§ **SOURCE EXCERPT**:
....................

Convnet transfer - Code for paper How transferable are features in deep neural networks?

Overview

How transferable are features in deep neural networks?

This repository contains source code necessary to reproduce the results presented in the following paper:

@inproceedings{yosinski_2014_NIPS
  title={How transferable are features in deep neural networks?},
  author={Yosinski, Jason and Clune, Jeff and Bengio, Yoshua and Lipson, Hod},
  booktitle={Advances in Neural Information Processing Systems 27 (NIPS '14)},
  editor = {Z. Ghahramani and M. Welling and C. Cortes and N.D. Lawrence and K.Q. Weinberger},
  publisher = {Curran Associates, Inc.},
  pages = {3320--3328},
  year={2014}
}

The are four steps to using this codebase to reproduce the results in the paper.

  • Assemble prerequisites
  • Create datasets
  • Train models
  • Gather and plot results

Each is described below. Training results are also provided in the results directory for those just wishing to compare results to their own work without undertaking the arduous training process.

Assemble prerequisites

Several dependencies should be installed.

  • To run experiments: Caffe and its relevant dependencies (see install tutorial).
  • To produce plots: the IPython, numpy, and matplotlib packages for python. Depending on your setup, it may be possible to install these via pip install ipython numpy matplotlib.

....................

§ **THINGS TO DO**:
a. According to the convnet transfer README, which Python packages are needed to produce the plots?
b. Pick up the convnet transfer README from the point where it stops.
The listing that comes next is separate material and is not part of the convnet transfer README.

....................

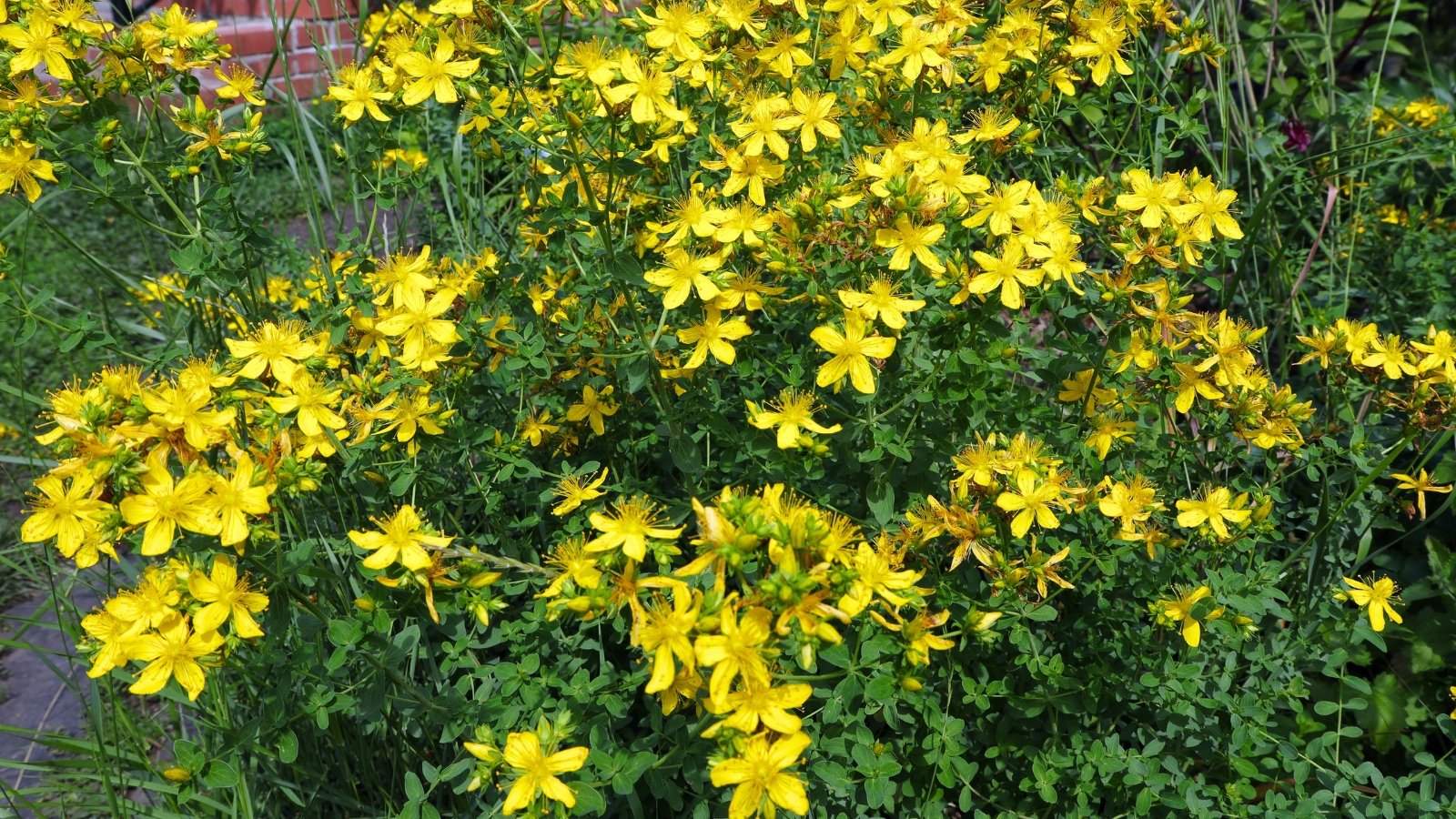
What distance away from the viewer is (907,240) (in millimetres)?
1638

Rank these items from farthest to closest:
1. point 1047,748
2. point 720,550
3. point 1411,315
→ point 1411,315 < point 1047,748 < point 720,550

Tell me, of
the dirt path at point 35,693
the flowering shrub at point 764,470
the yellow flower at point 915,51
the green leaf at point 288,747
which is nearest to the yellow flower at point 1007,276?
the flowering shrub at point 764,470

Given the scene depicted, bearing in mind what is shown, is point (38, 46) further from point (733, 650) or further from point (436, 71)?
point (733, 650)

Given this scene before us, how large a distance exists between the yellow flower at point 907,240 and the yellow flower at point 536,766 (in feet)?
2.84

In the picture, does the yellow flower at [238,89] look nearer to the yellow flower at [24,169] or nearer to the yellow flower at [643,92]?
the yellow flower at [24,169]

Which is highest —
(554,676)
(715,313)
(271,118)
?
(715,313)

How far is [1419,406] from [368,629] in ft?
6.05

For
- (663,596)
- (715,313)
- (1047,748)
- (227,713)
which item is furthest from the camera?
(227,713)

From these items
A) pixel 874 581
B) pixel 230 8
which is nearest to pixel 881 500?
pixel 874 581

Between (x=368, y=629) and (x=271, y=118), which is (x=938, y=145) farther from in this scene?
(x=271, y=118)

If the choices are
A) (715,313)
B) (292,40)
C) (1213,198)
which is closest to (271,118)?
(292,40)

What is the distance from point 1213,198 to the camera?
178cm

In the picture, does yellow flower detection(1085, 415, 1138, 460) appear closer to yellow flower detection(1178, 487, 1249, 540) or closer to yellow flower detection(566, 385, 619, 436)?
yellow flower detection(1178, 487, 1249, 540)

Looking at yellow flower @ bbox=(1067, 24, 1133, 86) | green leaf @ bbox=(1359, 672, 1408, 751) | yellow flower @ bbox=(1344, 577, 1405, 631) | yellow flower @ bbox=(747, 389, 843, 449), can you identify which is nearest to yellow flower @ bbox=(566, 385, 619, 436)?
yellow flower @ bbox=(747, 389, 843, 449)
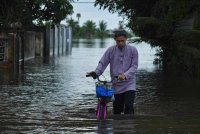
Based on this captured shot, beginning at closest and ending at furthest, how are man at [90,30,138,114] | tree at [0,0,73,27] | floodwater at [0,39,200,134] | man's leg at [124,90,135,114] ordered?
floodwater at [0,39,200,134] → man at [90,30,138,114] → man's leg at [124,90,135,114] → tree at [0,0,73,27]

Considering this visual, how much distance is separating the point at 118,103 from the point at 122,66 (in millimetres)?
769

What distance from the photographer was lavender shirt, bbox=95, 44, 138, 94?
10148mm

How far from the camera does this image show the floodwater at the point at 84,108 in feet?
32.2

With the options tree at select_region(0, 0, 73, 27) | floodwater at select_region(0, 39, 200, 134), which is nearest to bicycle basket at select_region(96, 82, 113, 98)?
floodwater at select_region(0, 39, 200, 134)

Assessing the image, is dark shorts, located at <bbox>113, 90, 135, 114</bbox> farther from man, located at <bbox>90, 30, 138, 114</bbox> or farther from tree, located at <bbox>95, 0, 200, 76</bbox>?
tree, located at <bbox>95, 0, 200, 76</bbox>

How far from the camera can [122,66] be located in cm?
1021

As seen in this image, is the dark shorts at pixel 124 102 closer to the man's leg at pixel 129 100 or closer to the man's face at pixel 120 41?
the man's leg at pixel 129 100

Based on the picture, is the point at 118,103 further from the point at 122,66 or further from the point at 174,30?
the point at 174,30

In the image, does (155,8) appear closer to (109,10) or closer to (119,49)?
(109,10)

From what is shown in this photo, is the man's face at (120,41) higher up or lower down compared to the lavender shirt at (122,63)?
higher up

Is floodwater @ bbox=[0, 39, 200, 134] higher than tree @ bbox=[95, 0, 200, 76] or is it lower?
lower

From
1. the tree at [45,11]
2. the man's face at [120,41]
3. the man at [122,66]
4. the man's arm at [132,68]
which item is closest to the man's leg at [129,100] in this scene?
the man at [122,66]

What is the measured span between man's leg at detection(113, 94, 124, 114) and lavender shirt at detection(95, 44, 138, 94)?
133mm

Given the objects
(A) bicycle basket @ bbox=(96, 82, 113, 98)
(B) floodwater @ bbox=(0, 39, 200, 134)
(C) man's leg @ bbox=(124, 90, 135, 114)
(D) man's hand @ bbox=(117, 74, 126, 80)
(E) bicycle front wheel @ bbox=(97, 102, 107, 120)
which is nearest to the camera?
(D) man's hand @ bbox=(117, 74, 126, 80)
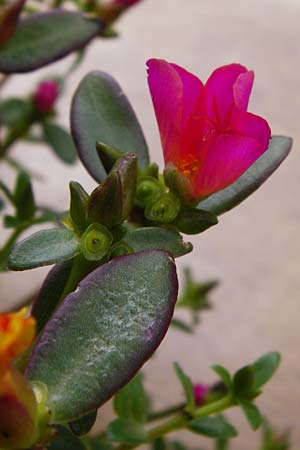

....................

§ **RESULTS FOR EACH TASK**:
a. IPython, numpy, and matplotlib.

b.
Create Datasets

1. Obtain ILSVRC 2012 dataset

The ImageNet Large Scale Visual Recognition Challenge (ILSVRC) 2012 dataset can be downloaded here (registration required).

2. Create derivative dataset splits

The necessary smaller derivative datasets (random halves, natural and man-made halves, and reduced volume versions) can be created from the raw ILSVRC12 dataset.

$ cd ilsvrc12
$ ./make_reduced_datasets.sh

The script will do most of the work, including setting random seeds to hopefully produce the exact same random splits used in the paper. Md5sums are listed for each dataset file at the bottom of make_reduced_datasets.sh, which can be used to verify the match. Results may vary on different platforms though, so don't worry too much if your sums don't match.

3. Convert datasets to databases

The datasets created above are so far just text files providing a list of image filenames and class ids. To train a Caffe model, they should be converted to a LevelDB or LMDB, one per dataset. See the Caffe ImageNet Tutorial for a more in depth look at this process.

First, edit create_all_leveldbs.sh and set the IMAGENET_DIR and CAFFE_TOOLS_DIR to point to the directories containing the ImageNet image files and compiled caffe tools (like convert_imageset.bin), respectively. Then run:

$ ./create_all_leveldbs.sh

This step takes a lot of space (and time), approximately 230 GB for the base training dataset, and on average 115 GB for each of the 10 split versions, for a total of about 1.5 TB. If this is prohibitive, you might consider using a different type of data layer type for Caffe that loads images directly from a single shared directory.

4. Compute the mean of each dataset

Again, edit the paths in the script to point to the appropriate locations, and then run:

$ ./create_all_means.sh

This just computes the mean of each dataset and saves it in the dataset directory. Means are subtracted from input images during training and inference.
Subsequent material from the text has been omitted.